Hubert was about to remark that it was five minutes more than he had contrived to spend with the archbishop but his pride held him back from that damaging admission. In his present mood, the disenchanted canon would have settled for five seconds in the presence of the head of the English Church in order to feel that his journey to Canterbury had been worth the effort and that the most significant and influential friendship in his long career had, albeit briefly, flickered back into life.
The aggressive religiosity of Prior Gregory was not to his taste.

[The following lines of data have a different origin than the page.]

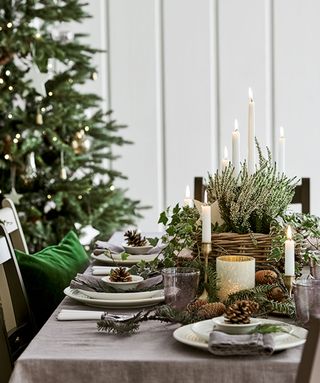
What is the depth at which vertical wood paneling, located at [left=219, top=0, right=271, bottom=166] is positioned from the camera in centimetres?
505

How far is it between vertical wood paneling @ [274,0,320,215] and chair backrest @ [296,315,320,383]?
370 centimetres

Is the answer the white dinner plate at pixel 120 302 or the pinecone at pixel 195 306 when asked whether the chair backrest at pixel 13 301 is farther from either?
the pinecone at pixel 195 306

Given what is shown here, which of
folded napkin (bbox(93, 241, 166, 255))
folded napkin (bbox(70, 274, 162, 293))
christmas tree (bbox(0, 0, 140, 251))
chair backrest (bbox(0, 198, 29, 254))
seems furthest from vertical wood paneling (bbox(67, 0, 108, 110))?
folded napkin (bbox(70, 274, 162, 293))

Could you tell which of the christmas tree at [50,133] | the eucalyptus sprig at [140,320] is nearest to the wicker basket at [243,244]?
the eucalyptus sprig at [140,320]

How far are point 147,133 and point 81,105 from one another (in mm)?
476

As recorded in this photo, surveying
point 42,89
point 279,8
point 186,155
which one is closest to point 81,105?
point 42,89

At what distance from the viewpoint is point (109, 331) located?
1.89m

It was the second time they had met in the cloister garth and this encounter was no more pleasant than the first. Canon Hubert struck what he considered to be an apostolic pose but his response sounded more like that of a Pontius Pilate.
“This is nothing to do with me, Prior Gregory.”

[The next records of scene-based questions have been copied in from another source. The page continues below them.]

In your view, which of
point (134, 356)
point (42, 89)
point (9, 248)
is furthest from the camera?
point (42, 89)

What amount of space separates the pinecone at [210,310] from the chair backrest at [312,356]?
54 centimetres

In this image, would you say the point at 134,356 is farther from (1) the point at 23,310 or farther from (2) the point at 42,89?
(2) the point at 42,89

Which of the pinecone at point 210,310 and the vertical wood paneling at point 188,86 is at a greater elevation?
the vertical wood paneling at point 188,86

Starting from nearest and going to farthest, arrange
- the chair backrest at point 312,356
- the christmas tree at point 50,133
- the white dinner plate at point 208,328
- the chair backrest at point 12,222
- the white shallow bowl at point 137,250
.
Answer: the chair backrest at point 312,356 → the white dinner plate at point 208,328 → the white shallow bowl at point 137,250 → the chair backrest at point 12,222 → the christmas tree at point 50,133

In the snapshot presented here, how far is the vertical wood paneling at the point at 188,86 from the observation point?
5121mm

“It is,” insisted the other. “Do not try to wash your hands of the matter. You and your fellow commissioners are involved to the hilt.”

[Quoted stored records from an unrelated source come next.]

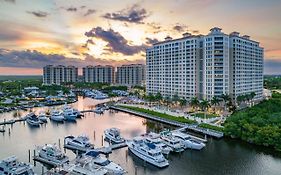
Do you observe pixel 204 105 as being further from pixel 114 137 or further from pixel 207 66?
pixel 114 137

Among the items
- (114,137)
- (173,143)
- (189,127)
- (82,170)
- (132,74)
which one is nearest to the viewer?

“The cloister is for meditation, not for acrimony.”
“Tell that to Archbishop Lanfranc.”
“Would that I had the opportunity!”
“Do you know what he told me this morning?”
“It is no concern of mine.”
“During our meagre five minutes together, that is.”
“You are violating my impartiality.”
“Abbot Guy is on his way to Canterbury.”
“Let me hear no more, Prior Gregory.”
“Our express wishes are being ignored.”
“Desist!”
“Abbot Guy will be no father of St. Augustine’s Abbey. He is a one-man army of occupation sent in by a tyrannical archbishop.
He must be stopped at all cost.”
“And so must you, Prior Gregory!”
Canon Hubert’s intemperate yell lifted the heads of every monk within earshot and raised their eyebrows in censure. The prior was undeterred but his portly companion was seething with embarrassment.
&n
bsp; “Let me impress upon you once more,” he said through gritted teeth. “We will not take sides and we will certainly not be swayed by arguments thrust at us in this bellicose fashion. The property dispute between cathedral and abbey will be settled in the shire hall when we reconvene. Any other disagreement between you is an irrelevance to us.”
“Disagreement?” echoed the other. “An unworthy and wholly unacceptable abbot is to be forced upon us and you characterise this as a mere disagreement? Our spiritual lives are at stake here, Canon Hubert.”
“Raise the matter with Archbishop Lanfranc.”
“We have been doing so for weeks on end!”
“His word has the force of law.”
“Not at the abbey.”
“You defy him at your peril,” said Hubert, lapsing into pedagogic mode to terminate the exchange. “Obedience is a precept of the Benedictine Order. That may sometimes mean an acceptance of unpalatable commands. Monastic institutions are ruled from above and not from below. Where would we be if every decision of an archbishop was flouted and every appointment of an abbot was contested? That is the high road to anarchy, Prior Gregory.
Even you must realise that.”
There was a hissing power in his rebuff which made his companion step back a pace and glower at him resentfully. Prior Gregory claimed the right to the last word.
“So be it,” he said. “I see that we have to fight King as well as cathedral. An impartial judge? You are no more than a hired lackey of the archbishop.”
Canon Hubert’s cheeks turned to ripe plums and he throbbed with righteous indignation but he had no opportunity to defend himself against the insulting charge. The angry prior was already striding toward the main gate to carry yet more bad tidings to the abbey of St. Augustine.
It had been a bruising confrontation and Hubert was left feeling both hurt and misunderstood. His discomfort was sharply increased when he saw the slim, erect figure of Prior Henry bearing down on him with a dignified tread. Christian fellowship and social niceties were swept aside by the impassive Italian.